Exercise instructions. Examine the records and identify each line that includes the string "United". Copy those lines.

Saved data entries.
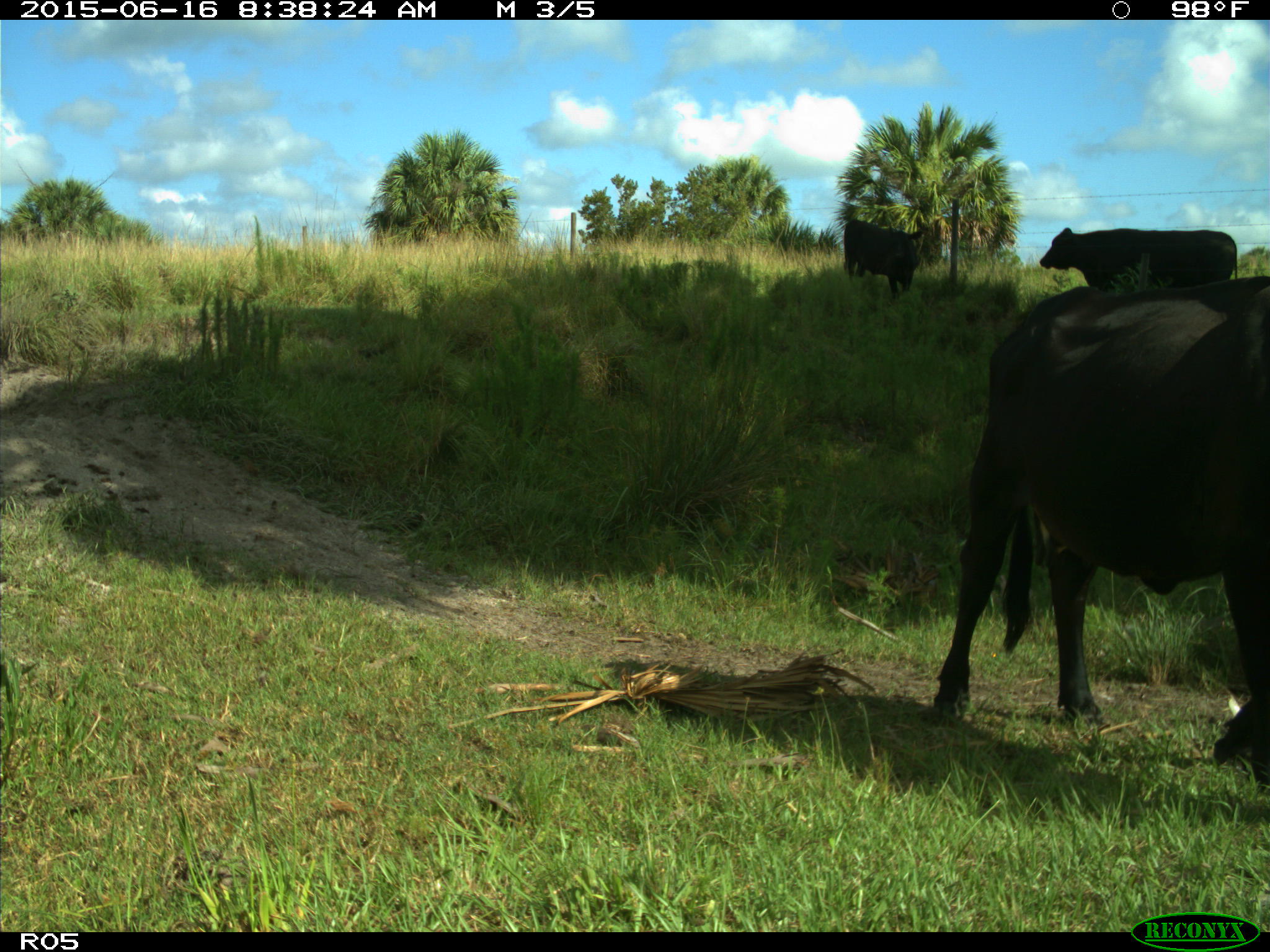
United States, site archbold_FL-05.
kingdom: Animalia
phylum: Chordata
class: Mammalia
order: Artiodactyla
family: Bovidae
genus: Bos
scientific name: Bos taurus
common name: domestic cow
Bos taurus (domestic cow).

--

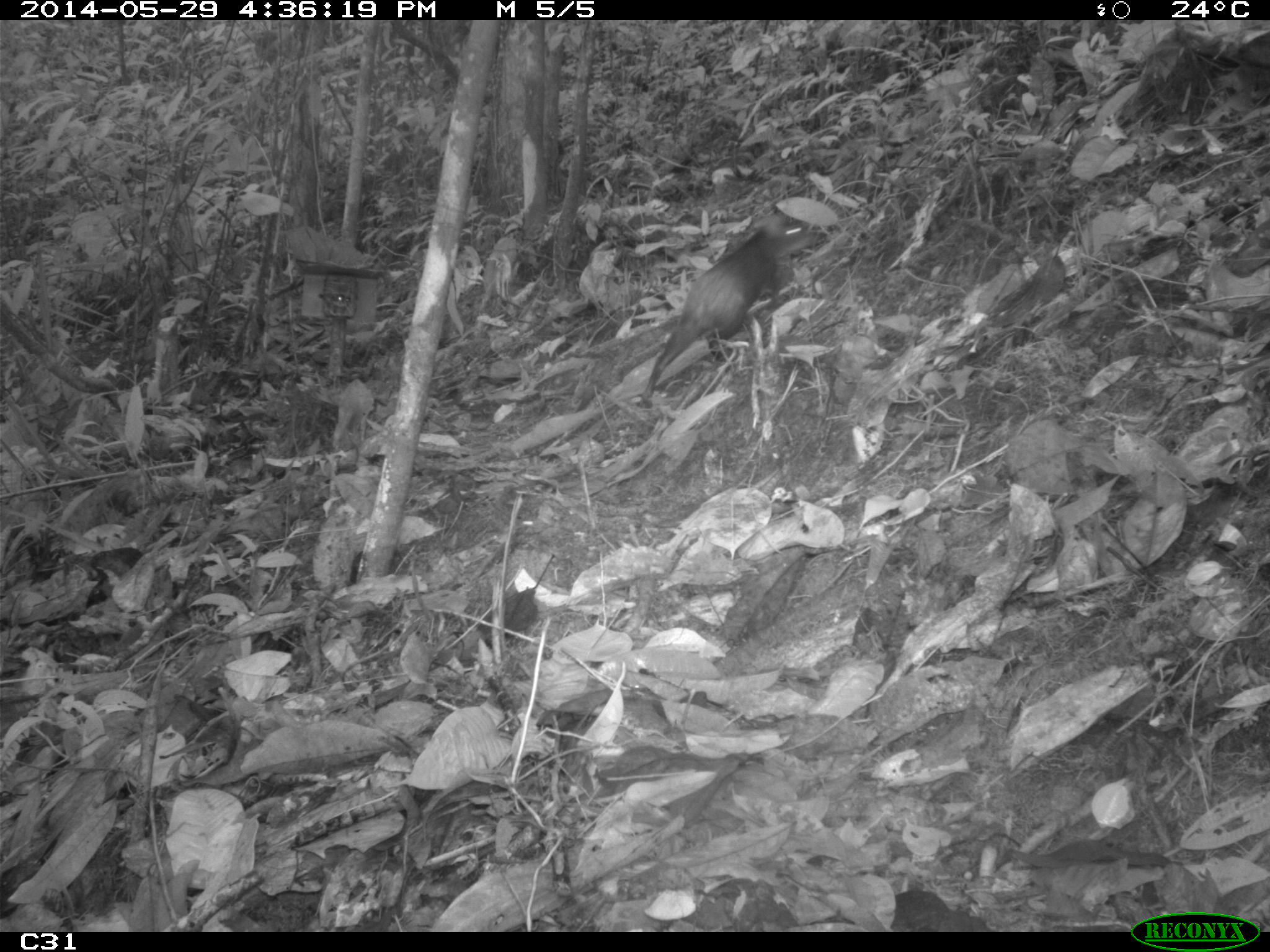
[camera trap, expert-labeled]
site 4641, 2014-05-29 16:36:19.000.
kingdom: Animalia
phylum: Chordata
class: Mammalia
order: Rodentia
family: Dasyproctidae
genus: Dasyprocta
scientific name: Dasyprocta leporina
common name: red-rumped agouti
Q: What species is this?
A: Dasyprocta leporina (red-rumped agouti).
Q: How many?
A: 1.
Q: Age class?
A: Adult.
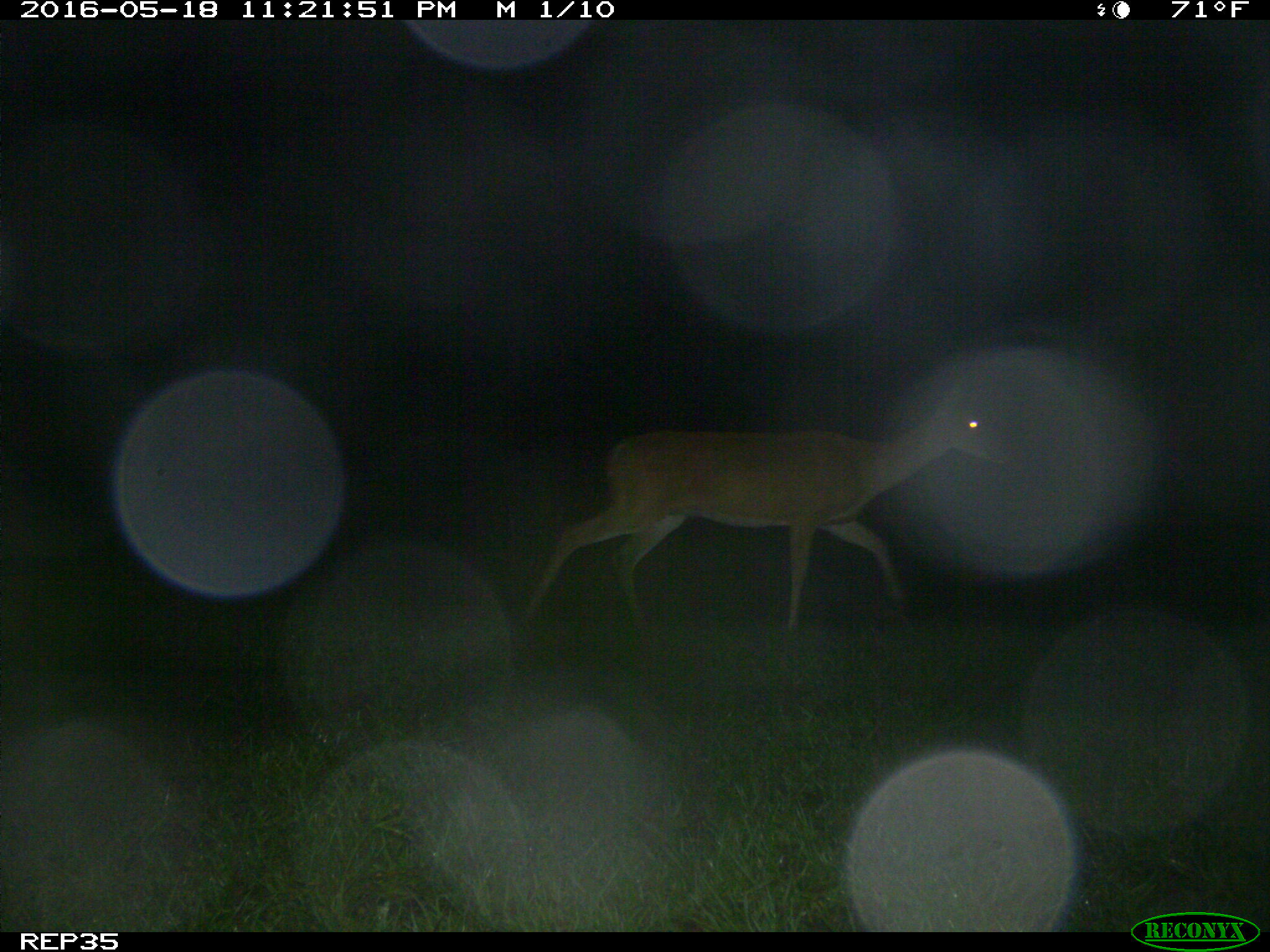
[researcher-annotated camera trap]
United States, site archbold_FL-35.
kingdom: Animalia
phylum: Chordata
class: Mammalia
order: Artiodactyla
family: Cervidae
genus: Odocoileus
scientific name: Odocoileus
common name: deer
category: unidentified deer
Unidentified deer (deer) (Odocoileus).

Exercise result.
United States, site archbold_FL-05.
United States, site archbold_FL-35.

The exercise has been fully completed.